┌─ PASSAGE TO READ
Extract: Bred of Heaven - George Borrow's Wild Wales

Extract: Bred of Heaven - George Borrow's Wild Wales

From Jasper Rees's new book on Wales and Welshness

'I never heard before of an Englishman speaking Welsh': portrait of George Borrow by Henry Wyndham Phillips

George Borrow, embarking on the journey which would become the classic Victorian travel book Wild Wales (1862), sped towards the country by train in, he reports, a melancholy frame of mind “till looking from a window I caught sight of a long line of hills, which I guessed to be the Welsh hills, as indeed they proved, which sight causing me to remember that I was bound for Wales, the land of the bard, made me cast all gloomy thoughts aside and glow with all the Welsh enthusiasm with which I glowed when I first started in the direction of Wales.”

Borrow is the only notable author of a travel book about Wales who took the trouble to learn the language. Wherever he went, predominantly in North Wales and always on foot, he performed a sort of informal census, measuring levels of Welsh and English among the people he encountered. The further north and west he went, the more Welsh he found. “Dim saesneg,” passers-by and tradesmen, maids and farmhands would say when he asked them a question. No English. The further south and east, the less Welsh he heard until just beyond Newport the language petered out altogether.

Borrow was a gifted amateur philologist who had learnt Welsh as a young man in Norfolk, to which he added a knowledge of Latin, Greek, Sanskrit, Gaelic, Romany and several more mainstream languages. When Wild Wales was published in 1862, eight years after the travels it describes, reviewers noted his eagerness to parade his linguistic skills. He faithfully recorded all conversations in which it was discovered with amazement that he could speak the language. “I never heard before of an Englishman speaking Welsh,” said a man in Wrexham. “Is the gentleman Welsh?” wondered one man near Llangollen; “he seems to speak Welsh very well.” “It will be a thing to talk of for the rest of my life,” said a carpenter on the road to Bangor. One hostile Welshman, Borrow noted on the road to Llanfair in Anglesey, was “confused at hearing an Englishman speak Welsh, a language which the Welsh in general imagine no Englishman can speak, the tongue of an Englishman as they say being not long enough to pronounce Welsh”. On the way to Llanrhaeadr another woman “had no idea it was possible for any Englishman to speak Welsh half so well”.
└─
┌─ RECORD SET
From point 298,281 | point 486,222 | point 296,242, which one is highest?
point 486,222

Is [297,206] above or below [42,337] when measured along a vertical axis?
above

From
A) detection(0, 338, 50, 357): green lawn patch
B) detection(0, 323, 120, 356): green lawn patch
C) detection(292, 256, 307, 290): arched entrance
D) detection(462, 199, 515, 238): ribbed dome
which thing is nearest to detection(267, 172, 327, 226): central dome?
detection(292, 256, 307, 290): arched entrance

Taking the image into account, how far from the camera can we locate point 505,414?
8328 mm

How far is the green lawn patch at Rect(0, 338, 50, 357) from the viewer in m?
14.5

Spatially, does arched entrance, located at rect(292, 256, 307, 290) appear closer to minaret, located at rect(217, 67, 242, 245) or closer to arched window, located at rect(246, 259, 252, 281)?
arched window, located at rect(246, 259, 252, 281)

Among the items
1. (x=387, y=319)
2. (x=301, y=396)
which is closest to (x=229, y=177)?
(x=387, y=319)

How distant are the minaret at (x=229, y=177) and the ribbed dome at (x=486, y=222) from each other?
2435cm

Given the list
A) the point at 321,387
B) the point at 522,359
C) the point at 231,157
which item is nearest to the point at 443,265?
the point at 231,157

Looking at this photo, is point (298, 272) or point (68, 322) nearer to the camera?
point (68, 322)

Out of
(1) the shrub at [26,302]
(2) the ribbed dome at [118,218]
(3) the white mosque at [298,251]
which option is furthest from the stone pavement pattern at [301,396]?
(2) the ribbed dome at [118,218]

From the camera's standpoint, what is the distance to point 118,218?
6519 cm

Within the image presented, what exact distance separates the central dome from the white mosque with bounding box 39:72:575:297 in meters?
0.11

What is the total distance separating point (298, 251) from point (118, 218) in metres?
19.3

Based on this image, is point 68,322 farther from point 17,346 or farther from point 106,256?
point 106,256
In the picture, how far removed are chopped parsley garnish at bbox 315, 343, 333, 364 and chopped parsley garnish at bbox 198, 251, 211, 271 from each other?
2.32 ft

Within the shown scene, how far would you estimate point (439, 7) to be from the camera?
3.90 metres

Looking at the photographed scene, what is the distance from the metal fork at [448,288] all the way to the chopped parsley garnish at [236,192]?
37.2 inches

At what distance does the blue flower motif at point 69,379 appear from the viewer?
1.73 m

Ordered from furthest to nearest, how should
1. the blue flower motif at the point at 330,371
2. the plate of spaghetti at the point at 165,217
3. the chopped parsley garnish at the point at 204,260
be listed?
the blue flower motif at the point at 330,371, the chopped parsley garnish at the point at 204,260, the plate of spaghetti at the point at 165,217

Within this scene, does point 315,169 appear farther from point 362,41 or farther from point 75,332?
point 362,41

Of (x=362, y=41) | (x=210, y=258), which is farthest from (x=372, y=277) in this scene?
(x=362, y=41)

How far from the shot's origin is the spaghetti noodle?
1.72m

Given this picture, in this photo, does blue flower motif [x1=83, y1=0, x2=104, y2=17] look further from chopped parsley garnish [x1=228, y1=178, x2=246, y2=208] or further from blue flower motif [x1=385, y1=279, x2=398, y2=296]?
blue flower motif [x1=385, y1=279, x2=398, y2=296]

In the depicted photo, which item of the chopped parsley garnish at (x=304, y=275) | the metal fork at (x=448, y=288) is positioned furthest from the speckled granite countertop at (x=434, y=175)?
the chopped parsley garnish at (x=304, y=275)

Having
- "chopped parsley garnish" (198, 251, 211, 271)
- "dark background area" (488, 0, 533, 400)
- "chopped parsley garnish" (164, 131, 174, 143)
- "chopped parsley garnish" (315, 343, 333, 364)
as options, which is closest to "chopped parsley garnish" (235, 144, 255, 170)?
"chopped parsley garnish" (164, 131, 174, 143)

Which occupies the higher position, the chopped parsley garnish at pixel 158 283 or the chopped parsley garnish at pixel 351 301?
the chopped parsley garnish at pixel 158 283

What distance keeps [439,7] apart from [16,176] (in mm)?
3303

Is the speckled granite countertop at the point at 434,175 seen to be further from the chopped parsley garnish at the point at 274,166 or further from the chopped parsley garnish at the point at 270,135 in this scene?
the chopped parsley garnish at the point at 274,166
└─
§ WRITTEN PROBLEM A: From the George Borrow passage, list each language it names as one that Borrow knew.
§ WRITTEN PROBLEM B: Carry on the George Borrow passage from its last sentence.
The material has nothing to do with any of this.

§ WRITTEN RESPONSE A: Welsh, Latin, Greek, Sanskrit, Gaelic, Romany

§ WRITTEN RESPONSE B:
None knew quite what to make of him. In the north they mistook him for a South Walian. In the south they assumed he was North Walian. He sometimes pretended that he could barely speak Welsh, before gradually revealing the full extent of his fluency. “I have a little broken Cumraeg, at the service of this good company,” he said on sitting down to a beer in Anglesey. “Your Welsh is different from ours,” he was soon being told by an old man, “and of course better, being the Welsh of the grammar.” And no wonder. “How were you able to master its difficulties?” asked a doctor in Snowdonia. “Chiefly by going through Owen Pugh’s version of Paradise Lost twice,” Borrow replied, “with the original by my side.”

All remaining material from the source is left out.